● Task input:
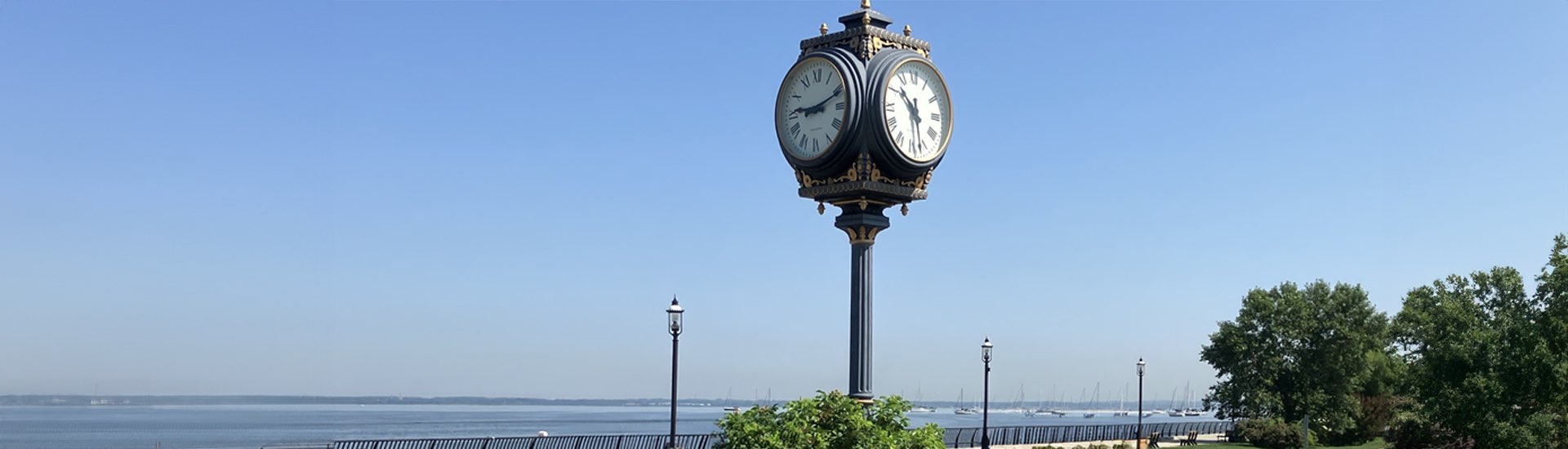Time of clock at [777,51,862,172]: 9:11
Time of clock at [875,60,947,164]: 10:28
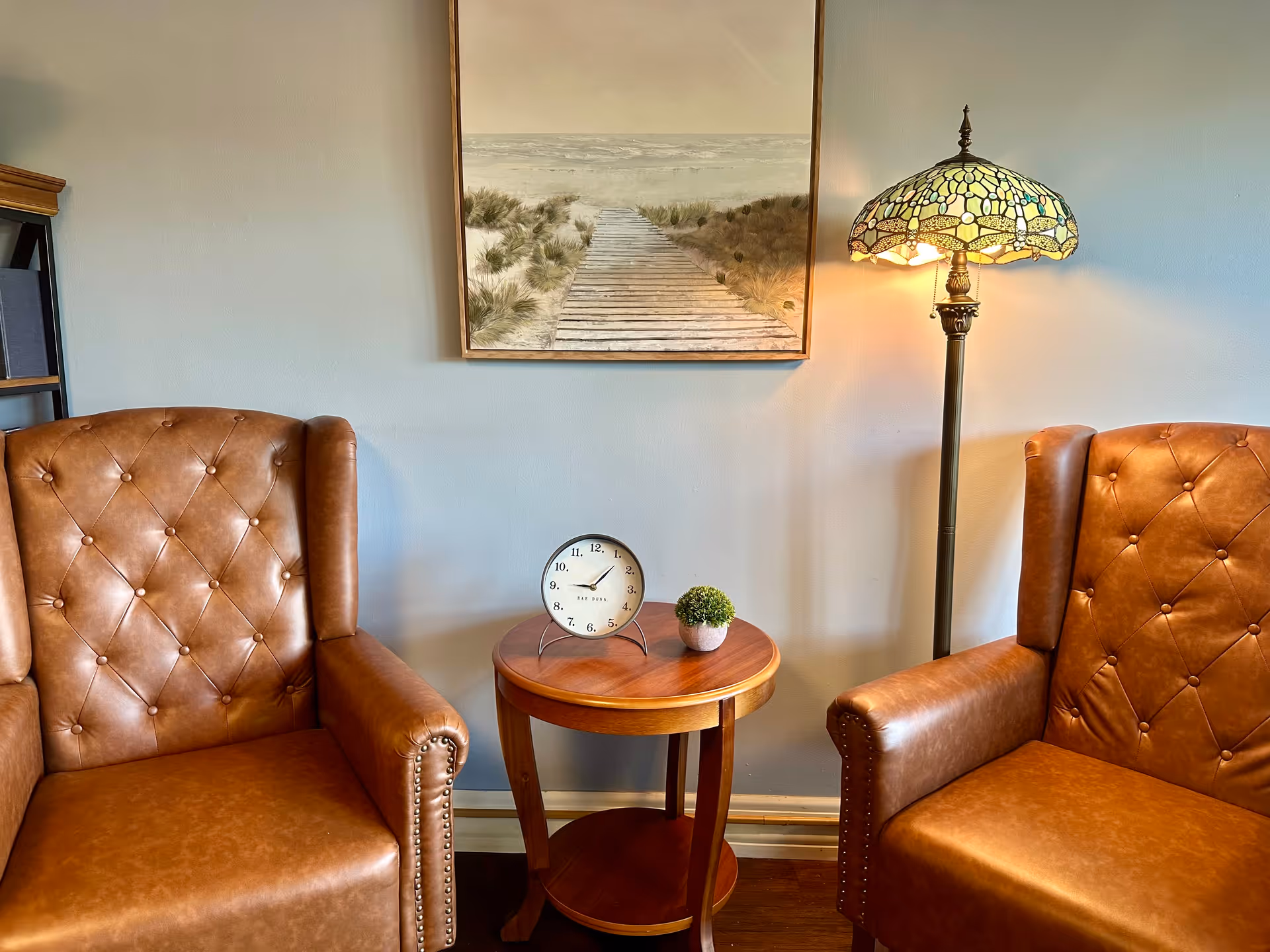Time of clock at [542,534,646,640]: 9:07
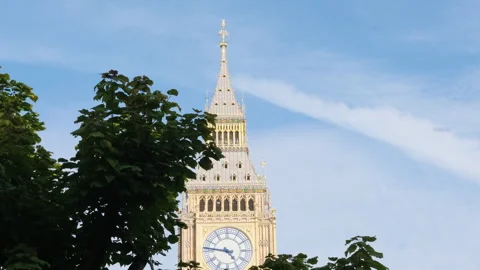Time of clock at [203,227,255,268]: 4:46
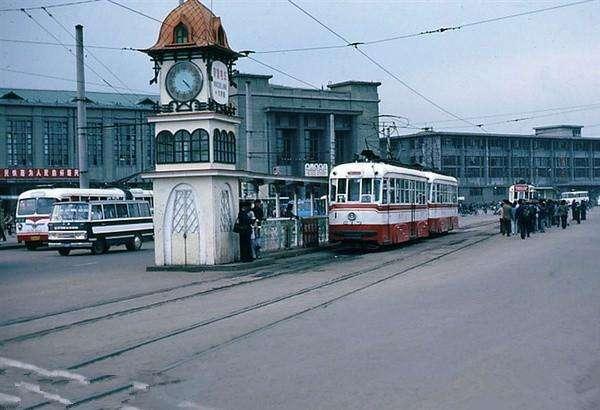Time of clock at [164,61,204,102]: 4:22
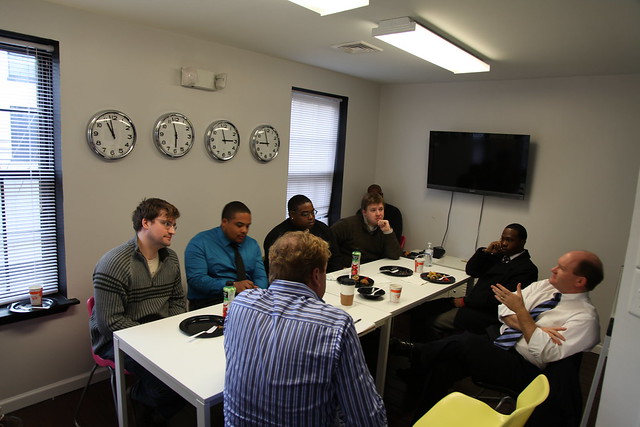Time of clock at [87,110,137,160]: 10:57
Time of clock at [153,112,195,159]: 5:57
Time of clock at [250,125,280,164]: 8:57
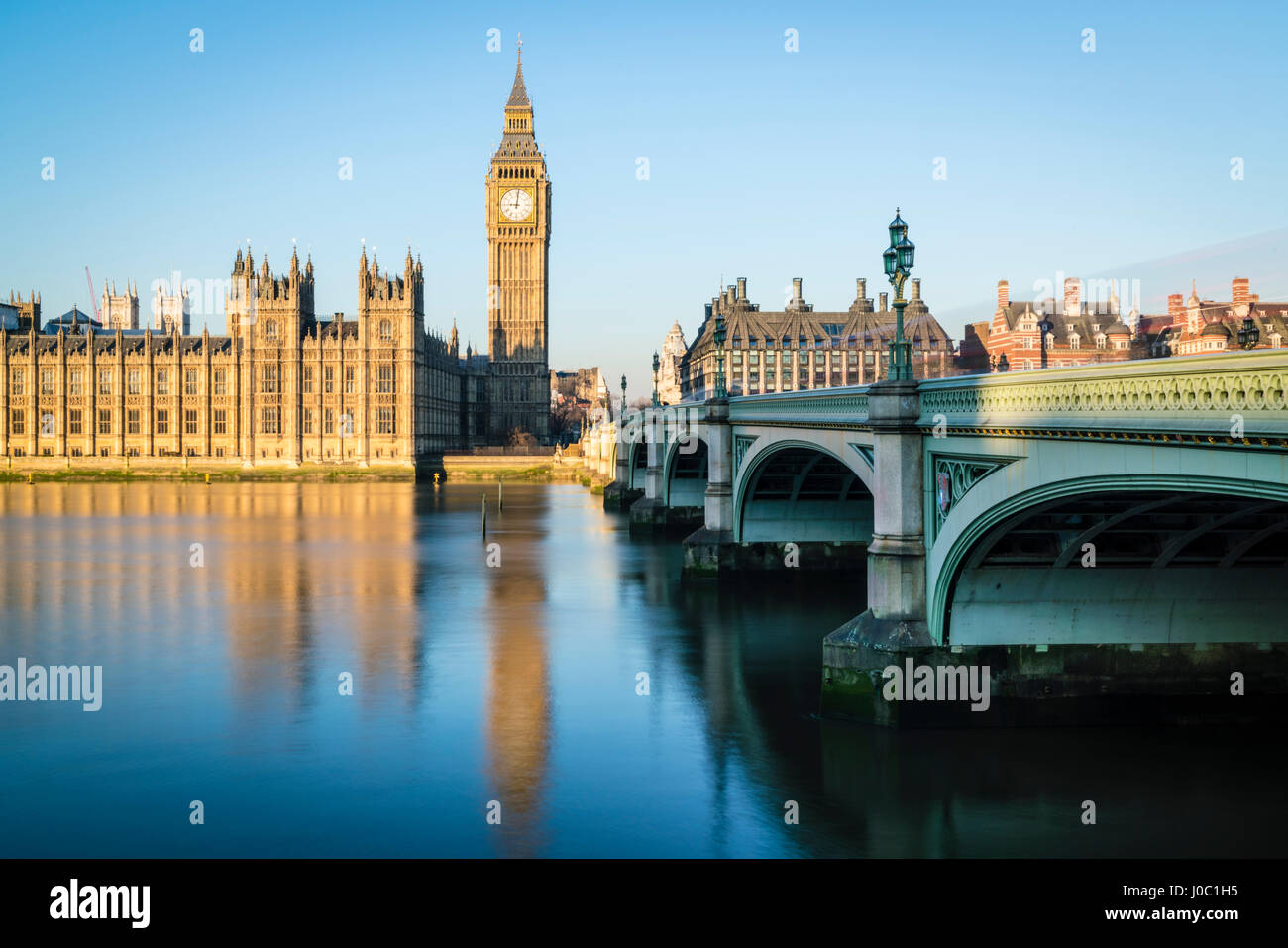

● Aim of the exercise: Lay out the rows above as a Markdown table with the columns No. and Reading, numbering each line in order and skipping blank lines. Leave the pictures out.

● Solution for this exercise:
| No. | Reading |
|---|---|
| 1 | Time of clock at [777,51,862,172]: 9:11 |
| 2 | Time of clock at [875,60,947,164]: 10:28 |
| 3 | Time of clock at [542,534,646,640]: 9:07 |
| 4 | Time of clock at [203,227,255,268]: 4:46 |
| 5 | Time of clock at [164,61,204,102]: 4:22 |
| 6 | Time of clock at [87,110,137,160]: 10:57 |
| 7 | Time of clock at [153,112,195,159]: 5:57 |
| 8 | Time of clock at [250,125,280,164]: 8:57 |